O acordo atual, com mais de trezentas páginas de detalhes, além de esmiuçar as condições para a paz como a entrega de armas e desmobilização das Farc-EP, prevenção contra retaliações violentas contra a guerrilha, mecanismos de justiça e conciliação, bem como a inclusão dos guerrilheiros na política institucional, também buscou gerar transformações em duas questões estruturais na Colômbia: a concentração de terras e a produção e tráfico de drogas ilícitas.

As negociações de paz duraram em torno de quatro anos e realizaram-se em Havana,  com a intermediação de Cuba e Noruega, além do acompanhamento de Venezuela e  Chile.
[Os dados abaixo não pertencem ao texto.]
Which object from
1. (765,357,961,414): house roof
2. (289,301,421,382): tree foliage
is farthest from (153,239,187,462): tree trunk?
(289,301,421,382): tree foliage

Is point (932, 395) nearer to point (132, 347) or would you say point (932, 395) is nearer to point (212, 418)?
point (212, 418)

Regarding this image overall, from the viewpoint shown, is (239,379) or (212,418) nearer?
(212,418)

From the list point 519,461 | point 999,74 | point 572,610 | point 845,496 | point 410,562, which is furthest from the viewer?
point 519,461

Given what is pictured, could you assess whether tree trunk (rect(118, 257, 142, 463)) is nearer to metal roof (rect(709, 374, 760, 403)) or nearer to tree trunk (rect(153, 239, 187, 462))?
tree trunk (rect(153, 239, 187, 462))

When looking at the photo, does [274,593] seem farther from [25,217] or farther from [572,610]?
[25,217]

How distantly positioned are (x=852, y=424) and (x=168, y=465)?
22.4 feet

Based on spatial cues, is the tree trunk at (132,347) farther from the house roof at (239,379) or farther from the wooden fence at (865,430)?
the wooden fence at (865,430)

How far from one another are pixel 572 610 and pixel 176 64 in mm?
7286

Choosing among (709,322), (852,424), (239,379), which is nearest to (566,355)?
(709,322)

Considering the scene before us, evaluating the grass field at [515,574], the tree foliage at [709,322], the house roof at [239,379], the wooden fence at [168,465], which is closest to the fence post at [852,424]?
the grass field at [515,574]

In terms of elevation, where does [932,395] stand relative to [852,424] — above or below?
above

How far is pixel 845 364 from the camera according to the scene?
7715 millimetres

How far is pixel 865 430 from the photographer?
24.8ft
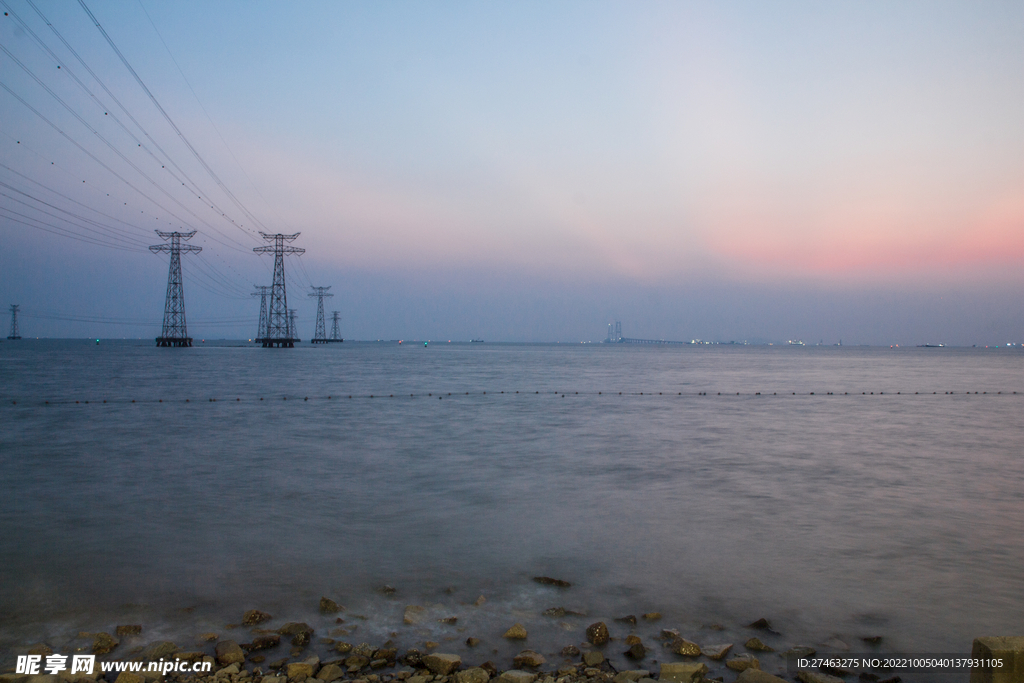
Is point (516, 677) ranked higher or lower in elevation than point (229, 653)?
higher

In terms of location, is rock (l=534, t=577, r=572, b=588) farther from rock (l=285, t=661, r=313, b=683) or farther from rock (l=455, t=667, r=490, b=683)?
rock (l=285, t=661, r=313, b=683)

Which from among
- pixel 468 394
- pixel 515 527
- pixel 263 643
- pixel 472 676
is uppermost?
pixel 472 676

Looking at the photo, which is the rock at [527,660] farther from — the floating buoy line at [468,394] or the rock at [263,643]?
the floating buoy line at [468,394]

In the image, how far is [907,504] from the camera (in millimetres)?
11008

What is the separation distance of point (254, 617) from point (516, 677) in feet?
9.32

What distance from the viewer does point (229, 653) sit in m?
5.27

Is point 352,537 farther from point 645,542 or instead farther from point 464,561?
point 645,542

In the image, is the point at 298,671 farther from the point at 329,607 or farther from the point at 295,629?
the point at 329,607

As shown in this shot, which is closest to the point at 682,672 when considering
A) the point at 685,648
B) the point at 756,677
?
the point at 756,677

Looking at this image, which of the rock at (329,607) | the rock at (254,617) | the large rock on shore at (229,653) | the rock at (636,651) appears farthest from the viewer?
the rock at (329,607)

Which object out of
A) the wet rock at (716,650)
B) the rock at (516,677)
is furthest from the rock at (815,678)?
the rock at (516,677)

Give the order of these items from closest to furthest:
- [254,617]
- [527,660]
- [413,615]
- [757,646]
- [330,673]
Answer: [330,673], [527,660], [757,646], [254,617], [413,615]

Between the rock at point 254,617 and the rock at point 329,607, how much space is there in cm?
49

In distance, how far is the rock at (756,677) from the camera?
4785 mm
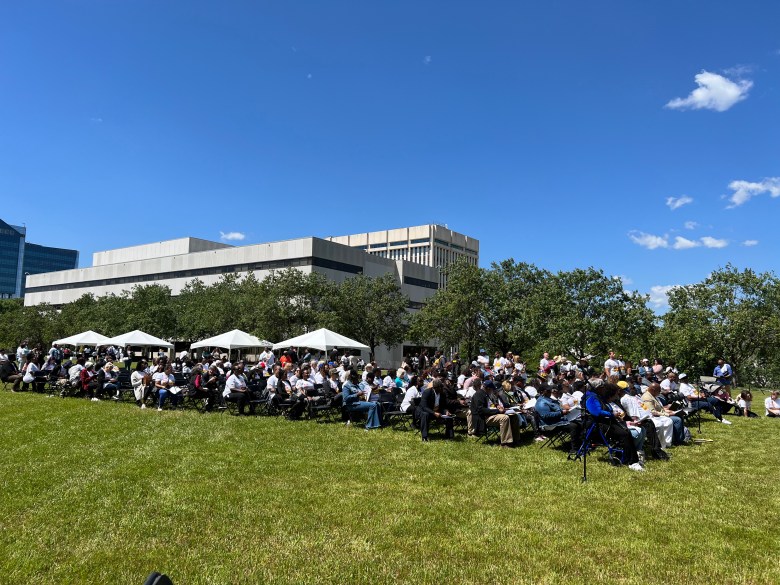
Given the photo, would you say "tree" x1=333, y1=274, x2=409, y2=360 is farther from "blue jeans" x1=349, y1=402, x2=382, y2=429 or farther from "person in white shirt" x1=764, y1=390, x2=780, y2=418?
"blue jeans" x1=349, y1=402, x2=382, y2=429

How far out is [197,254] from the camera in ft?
244

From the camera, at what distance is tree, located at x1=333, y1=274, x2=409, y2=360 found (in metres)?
46.9

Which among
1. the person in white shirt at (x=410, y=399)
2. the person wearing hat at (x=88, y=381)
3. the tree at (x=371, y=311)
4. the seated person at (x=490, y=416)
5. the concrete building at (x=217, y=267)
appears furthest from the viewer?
the concrete building at (x=217, y=267)

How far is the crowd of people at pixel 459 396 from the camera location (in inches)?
389

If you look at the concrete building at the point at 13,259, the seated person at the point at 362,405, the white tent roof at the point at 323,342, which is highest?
the concrete building at the point at 13,259

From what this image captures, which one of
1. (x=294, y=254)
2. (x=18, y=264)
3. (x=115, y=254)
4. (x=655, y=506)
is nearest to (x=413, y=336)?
(x=294, y=254)

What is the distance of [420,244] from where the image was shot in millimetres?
111875

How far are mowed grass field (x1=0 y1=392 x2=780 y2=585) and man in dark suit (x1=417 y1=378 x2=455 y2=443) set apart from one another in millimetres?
1245

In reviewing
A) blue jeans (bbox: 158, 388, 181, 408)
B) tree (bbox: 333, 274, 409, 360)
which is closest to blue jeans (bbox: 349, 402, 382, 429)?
blue jeans (bbox: 158, 388, 181, 408)

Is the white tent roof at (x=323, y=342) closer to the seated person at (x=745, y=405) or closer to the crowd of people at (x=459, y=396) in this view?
the crowd of people at (x=459, y=396)

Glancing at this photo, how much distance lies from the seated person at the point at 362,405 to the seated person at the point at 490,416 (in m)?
2.35

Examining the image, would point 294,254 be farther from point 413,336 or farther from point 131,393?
point 131,393

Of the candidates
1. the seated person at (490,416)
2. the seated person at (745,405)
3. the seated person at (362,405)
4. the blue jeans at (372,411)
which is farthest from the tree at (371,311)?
the seated person at (490,416)

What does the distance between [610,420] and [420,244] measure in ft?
339
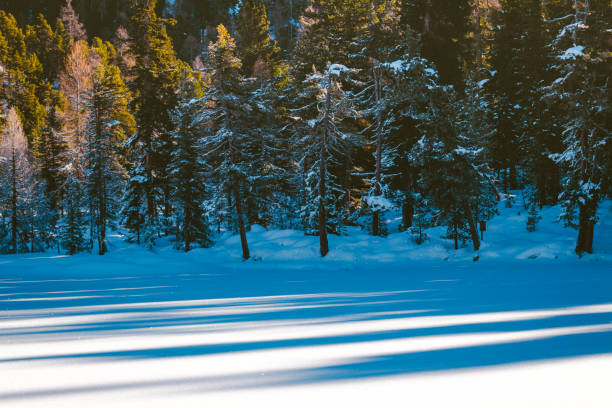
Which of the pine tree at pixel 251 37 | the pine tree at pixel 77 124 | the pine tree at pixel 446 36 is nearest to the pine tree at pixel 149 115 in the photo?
the pine tree at pixel 77 124

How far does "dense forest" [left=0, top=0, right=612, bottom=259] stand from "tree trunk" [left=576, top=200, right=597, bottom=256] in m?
0.09

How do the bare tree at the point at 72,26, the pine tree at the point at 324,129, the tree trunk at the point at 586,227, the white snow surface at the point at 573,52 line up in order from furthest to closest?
the bare tree at the point at 72,26 < the pine tree at the point at 324,129 < the tree trunk at the point at 586,227 < the white snow surface at the point at 573,52

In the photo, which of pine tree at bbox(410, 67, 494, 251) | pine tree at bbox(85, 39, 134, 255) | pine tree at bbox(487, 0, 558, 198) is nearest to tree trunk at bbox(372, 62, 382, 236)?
pine tree at bbox(410, 67, 494, 251)

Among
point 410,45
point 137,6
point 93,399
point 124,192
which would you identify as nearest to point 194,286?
point 93,399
O atual presidente da Colômbia, Juan Manuel Santos, foi reeleito no segundo turno das eleições em 2014 com um resultado apertado de 50,9% graças, principalmente, ao apoio da esquerda, temerosa de um retrocesso nas negociações de paz caso o candidato apoiado pelo ex-presidente Álvaro Uribe, Óscar Ivan Zuluaga, saísse vitorioso.

Como é sabido, o ex-presidente Uribe fez ampla campanha contra as negociações de paz com as Farc-EP e questionou os termos do acordo. Submeter o acordo a um plebiscito não era nenhuma exigência legal, mas o presidente Juan Manuel Santos quis fazê-lo para legitimá-lo e assim se fortalecer politicamente. Entretanto, ao encaminhar a questão dessa forma, transformou o debate em uma disputa entre ele e Uribe e perdeu. Na verdade, perderam todos os que apoiavam o “sim” e, a rigor, venceu a indiferença, pois 62% dos eleitores se abstiveram de votar, uma vez que na Colômbia o voto não é obrigatório.

Uribe propõe agora renegociar o acordo para atender os interesses de sua base de apoio através das propostas de anistiar todos os militares envolvidos na luta contra a guerrilha, tenham ou não cometido violações de direitos humanos, rever alguns itens como as formas de garantir que não haja retaliações contra os guerrilheiros que depuserem suas armas e os critérios de justiça e conciliação.

Apesar desse quadro adverso, tanto o governo quanto as Farc-EP se comprometeram em manter a atual trégua até 31 de outubro no aguardo de uma saída diante do impasse criado, mas há rumores de que a guerrilha já prepara a retirada de seus 5.700 integrantes em armas para regiões mais seguras.